Too bad I don't have 2 grand
http://www.thetruthaboutguns.com/2014/10/foghorn/gun-review-franklin-armory-f17-l-17-wsm/


----------



## glenway (Mar 27, 2011)

Thanks for posting this.

No accuracy problem there. Eventually, this caliber may make the grade in other configurations, but for me and my cheap Savage bolt gun, the jury's still out. If nothing else, the test seems to confirm no current ammo issues - that is, if a man can find the stuff.


----------



## s_friz (Feb 5, 2014)

Yea I thought it was pretty cool. There isn't much to the wsm. It's all bolt action from what I've seen. I would love to play with this rifle at the range.


----------



## dwtrees (Mar 5, 2012)

I would like to see what the price would be for an upper to fit my standard lower. Then again when you have to pay $20 to $22 for 50 rounds of non reload-able ammo, would it be worth it?

I'll have to stick with my Bmag for now. Just need to get out and sight it in and see how it shoots with the upgraded barrel.


----------



## fr3db3ar (Aug 6, 2011)

You're paying way to much if those prices are US $. Ammo is going for $16 to $17

Sent from somewhere in the time space continuum


----------



## DeereGuy (Feb 1, 2012)

They offer just the upper and 1 magazine.. $1199. I was on the phone with them. 3 -4 week leed time.

Sent from my Samsung Note 3 using tapatalk


----------



## DeereGuy (Feb 1, 2012)

Looks like I should have the upper here a week from tomorrow....They have them in stock now and the last Varmiter mag review was very good.

Sent from my Samsung Note 3 using tapatalk


----------



## glenway (Mar 27, 2011)

Looking forward to a report.


----------



## DeereGuy (Feb 1, 2012)

Glenway don't you live near Lansing? Your welcome to stop by and try it yourself of you like.

Sent from my Samsung Note 3 using tapatalk


----------



## glenway (Mar 27, 2011)

I'm a half hour NE of Lansing. Thanks for the offer.


----------



## fr3db3ar (Aug 6, 2011)

We should all get together.

Sent from somewhere in the time space continuum


----------



## glenway (Mar 27, 2011)

If anyone wants to travel my way, I have a 250-yard rifle range I'm willing to share.


----------



## DeereGuy (Feb 1, 2012)

I will take you up on that...

Sent from my Samsung Note 3 using tapatalk


----------



## glenway (Mar 27, 2011)

Deal!


----------



## fr3db3ar (Aug 6, 2011)

Let's me know when this is happening.

Sent from somewhere in the time space continuum


----------



## DeereGuy (Feb 1, 2012)

Will do Fred!

Sent from my Samsung Note 3 using tapatalk


----------



## Dust (Mar 16, 2010)

Just to let ammo hunters know, my Walmart has 3 different kinds of the 17WSM at $14-15 per 50.


----------



## DeereGuy (Feb 1, 2012)

Well it's sitting on a Anderson lower with a CMMG trigger assy.and a standard A2 stock.
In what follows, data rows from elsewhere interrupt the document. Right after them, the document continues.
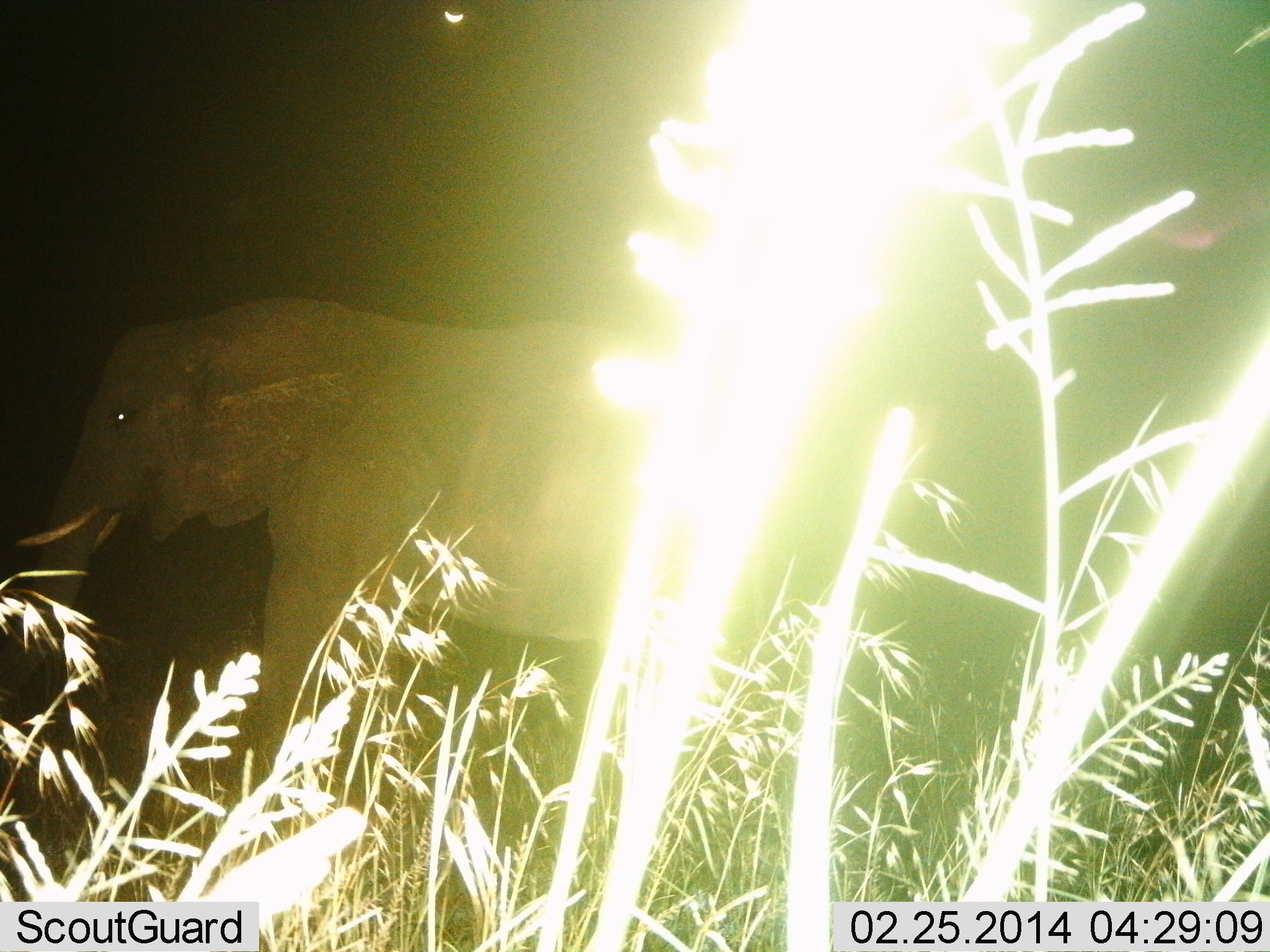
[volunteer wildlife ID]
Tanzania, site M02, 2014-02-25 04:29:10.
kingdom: Animalia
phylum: Chordata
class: Mammalia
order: Proboscidea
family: Elephantidae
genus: Loxodonta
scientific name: Loxodonta africana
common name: african bush elephant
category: elephant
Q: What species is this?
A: Elephant (african bush elephant) (Loxodonta africana).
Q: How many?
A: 1.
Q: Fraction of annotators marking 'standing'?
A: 40%.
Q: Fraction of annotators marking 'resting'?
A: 0%.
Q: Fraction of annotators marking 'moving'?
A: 60%.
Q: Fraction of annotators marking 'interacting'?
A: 0%.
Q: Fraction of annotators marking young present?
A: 0%.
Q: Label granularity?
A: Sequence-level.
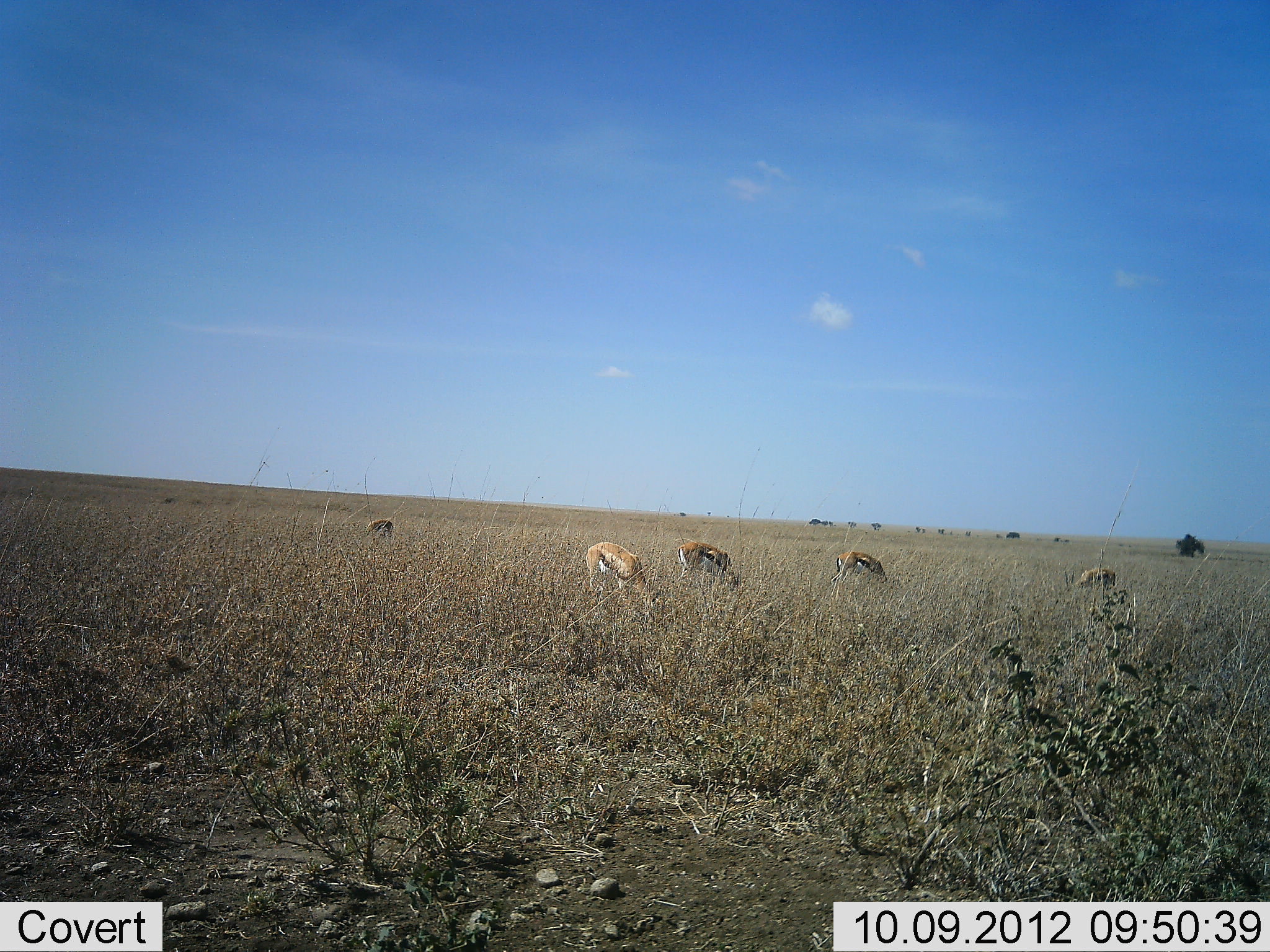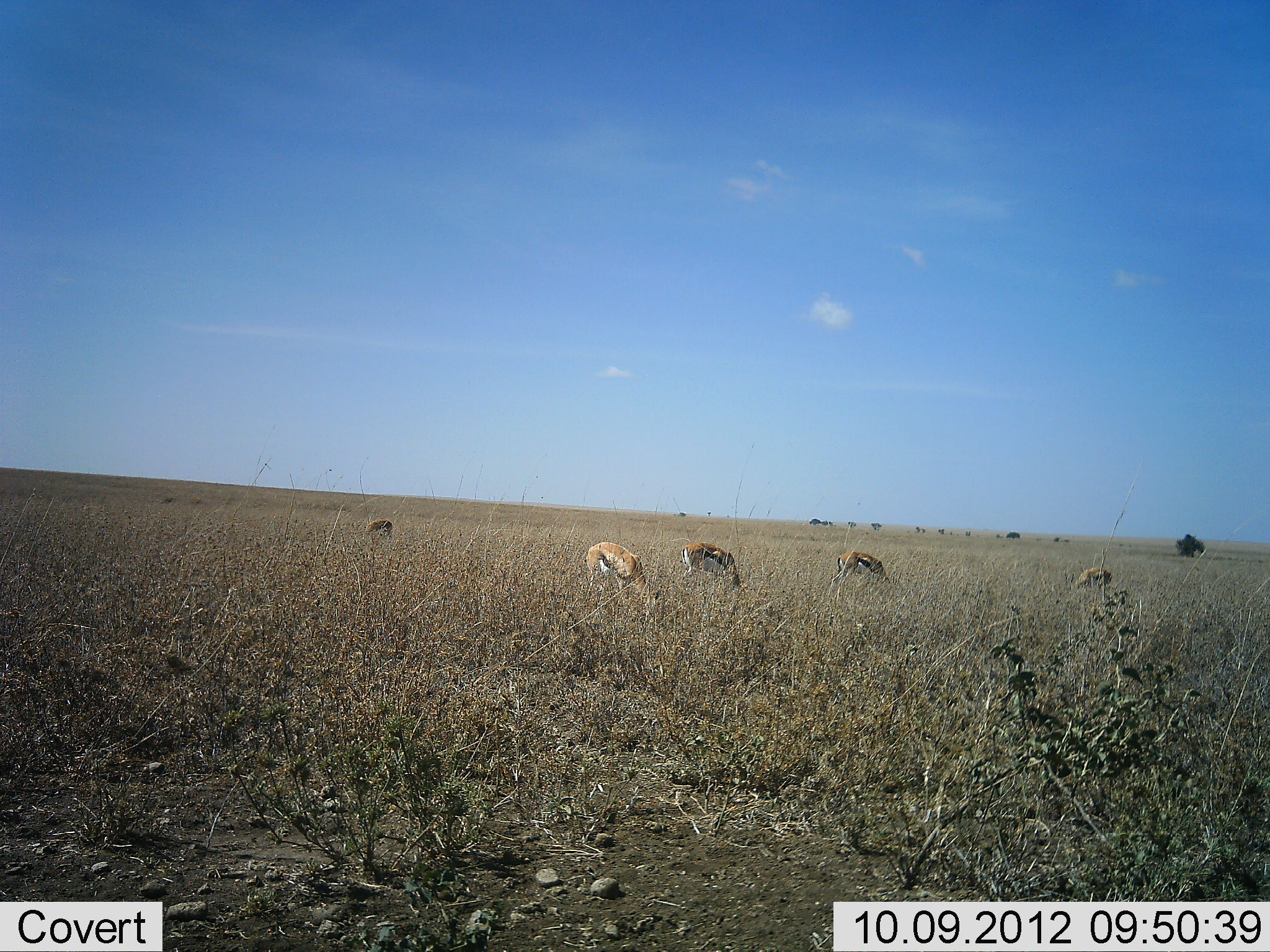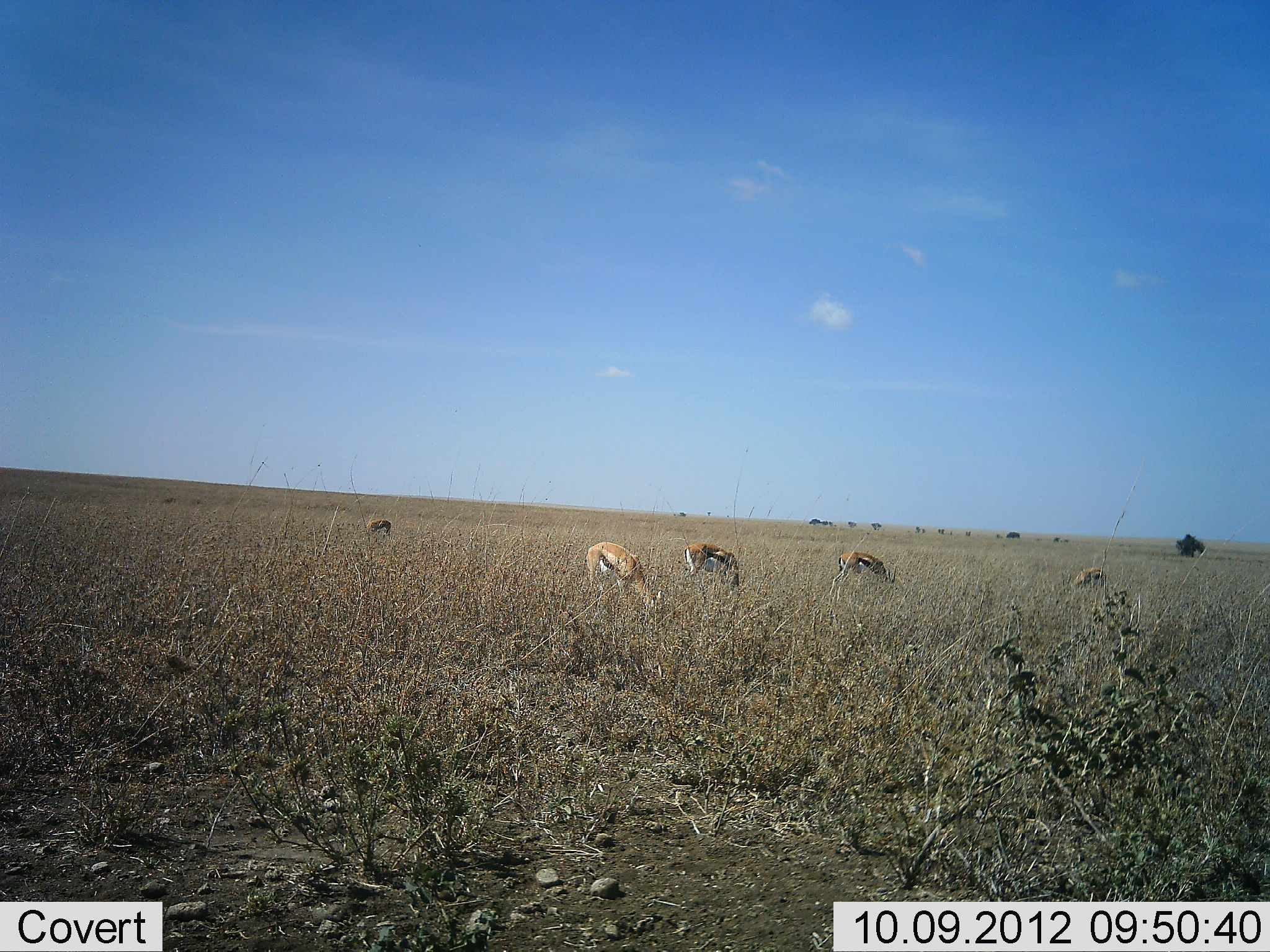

Runs like a top. 10 round mag dumps with no issues. Need to get to the range when this rain stops to do an accuracy check.

Sent from my Samsung Note 3 using tapatalk


----------



## azpredatorhunter (Jul 24, 2012)

Nice DeereGuy, Don't let it out of your site...lol.


----------



## glenway (Mar 27, 2011)

I'm on standby.


----------



## DeereGuy (Feb 1, 2012)

Thanks Glen!

Sent from my Samsung Note 3 using tapatalk


----------



## DeereGuy (Feb 1, 2012)

Can't post pics from my phone sorry gang. I put the upper on a Anderson lower with a CMMG lower parts kit and a A2 stock. I have 90 rounds through it now. I started with a 10 round mag dump and she ran flawlessly.

At the range I planned on shooting 3 shot groups at 50 and 100 yards. To my amazement the 50 yard 3 shot group was a tight clover leaf so I kept going to 10 shots. I could cover those 10 shots with a dime. I did the same 10 shot group at 100 and could cover those 10 with a quarter.

I am totally blown away with this rifle...it has to be the most accurate one in my safe now.

I wonder what it would have done using sandbags and a better trigger.

Sent from my Samsung Note 3 using tapatalk


----------



## hassell (Feb 9, 2010)

Great news indeed, a keeper for sure.


----------



## glenway (Mar 27, 2011)

Good news with such an investment.


----------